The ITG established the Abuse Detection and Prevention Team, or ADAPT, in fiscal year 2004 with the goal of stemming the growth of fraud and abuse in the Indian tribal sector. However, a new report from the Treasury Inspector General for Tax Administration found that no specific performance objectives and measures were developed for the team. As a result, TIGTA could not determine if ADAPT is effectively combatting fraud and abuse in the Indian tribal sector. The Government Performance and Results Act of 1993 requires agencies to set program goals and measure program performance against those goals.
Furthermore, while ADAPT management has cited the challenge of establishing specific performance objectives and measurements, TIGTA found that there is a knowledge base upon which to draw. Based on TIGTA's research, other IRS fraud-related programs have developed goals and methods for evaluating program success.
TIGTA recommended that the ITG director develop specific performance objectives and measures to better assess ADAPT performance. In response to the report, IRS management agreed with the recommendation and plans to review performance objectives and associated measures in other IRS fraud-related programs to determine whether, and at what level, similar standards can be implemented by the ADAPT. To the degree appropriate, the IRS plans to implement such standards.
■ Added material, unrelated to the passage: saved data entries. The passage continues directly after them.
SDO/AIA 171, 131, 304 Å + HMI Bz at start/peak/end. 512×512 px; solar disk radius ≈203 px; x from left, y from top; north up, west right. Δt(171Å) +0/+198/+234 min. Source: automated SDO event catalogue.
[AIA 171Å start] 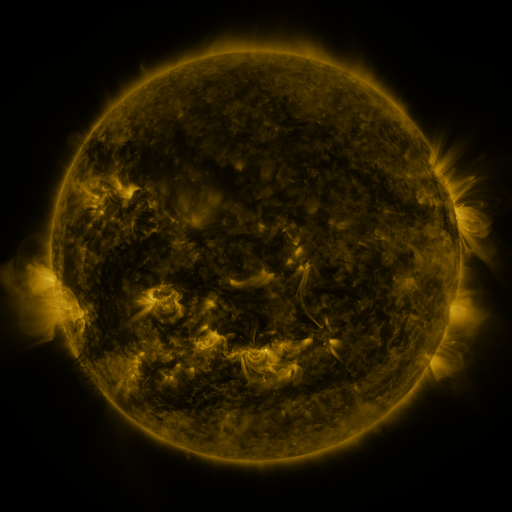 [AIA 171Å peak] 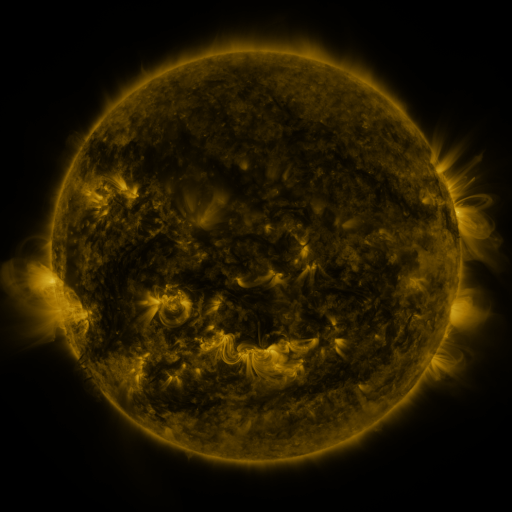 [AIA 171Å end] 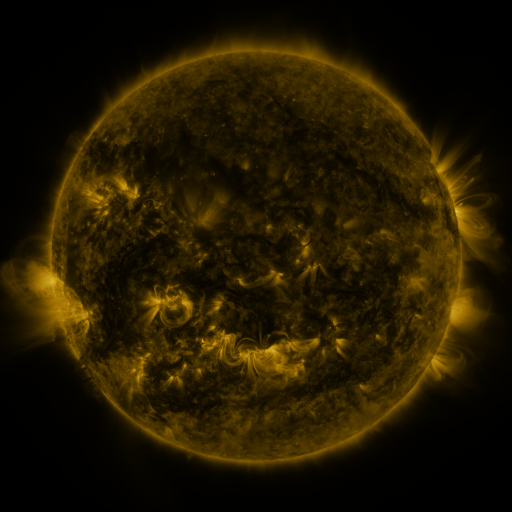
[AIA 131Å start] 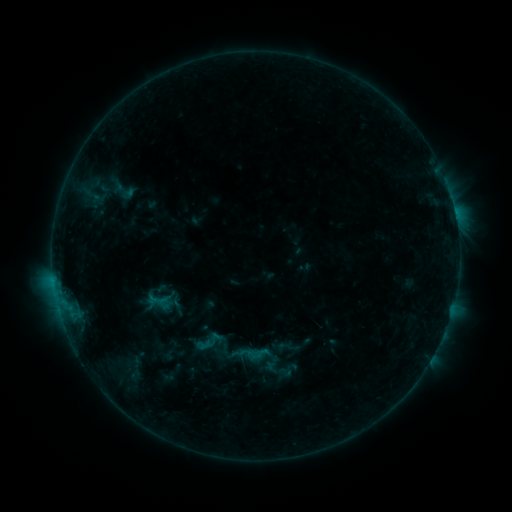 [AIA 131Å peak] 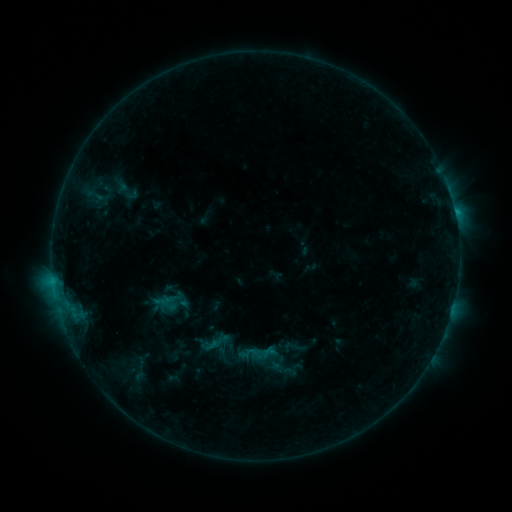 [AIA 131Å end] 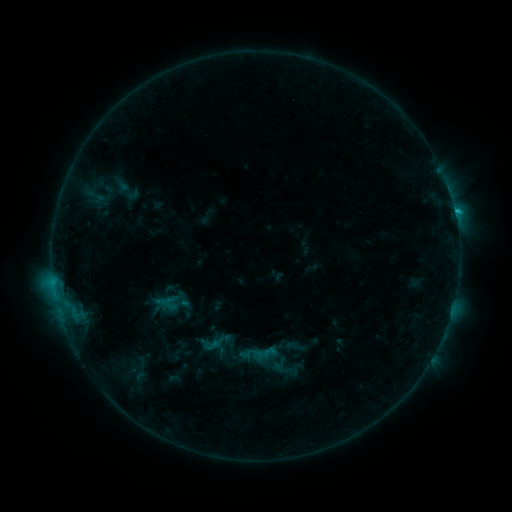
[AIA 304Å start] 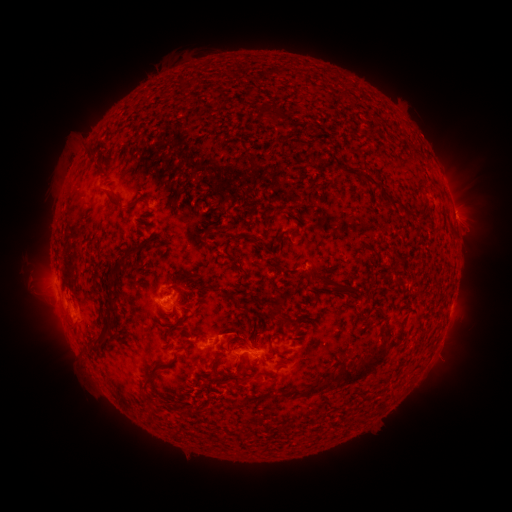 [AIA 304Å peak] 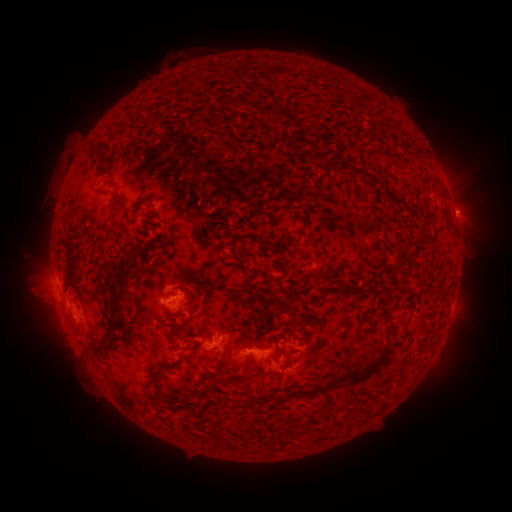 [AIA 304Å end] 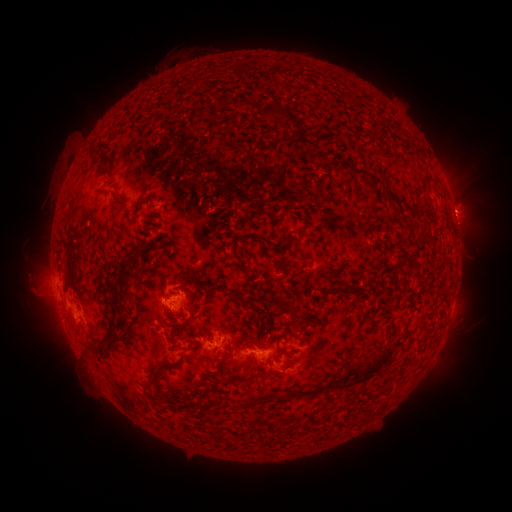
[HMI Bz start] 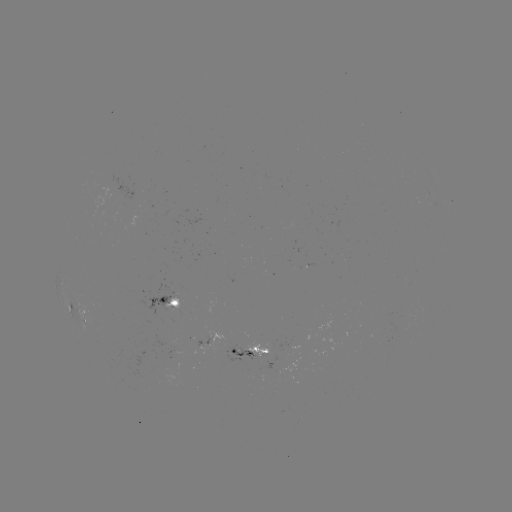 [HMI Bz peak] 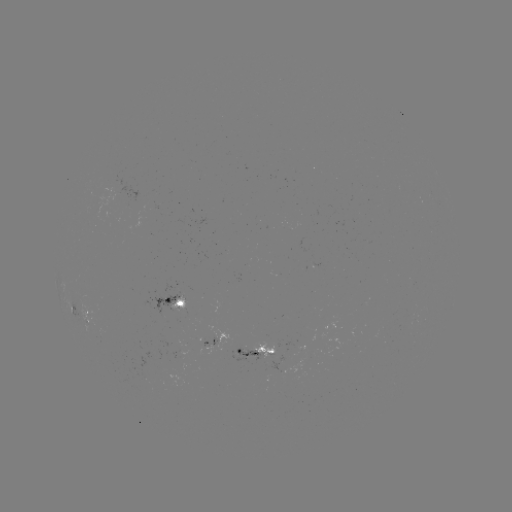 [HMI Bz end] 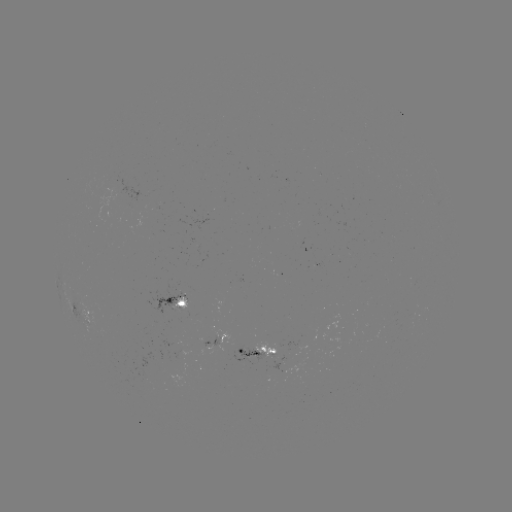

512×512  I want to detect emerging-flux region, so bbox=[201, 336, 218, 355].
“The ADAPT groups specifically focus on the areas of fraud and tax avoidance schemes in Indian Country,” wrote Joseph H. Grant, acting commissioner of the IRS’s Tax Exempt and Government Entities division. “In this role, ADAPT receives referrals from multiple sources, including tribal members, elected officials, employees and tribal law enforcement. We consider the tribes our partners in combating those abuses, and ADAPT works along with other law enforcement, including tribal law enforcement, to protect tribal assets from abuse and exploitation…. Our experience, and the data we have seen, does not support any implication that fraudulent or abusive schemes are more prevalent in Indian Country than in other sectors of the population, or that tribes or their members are the major source of those schemes.”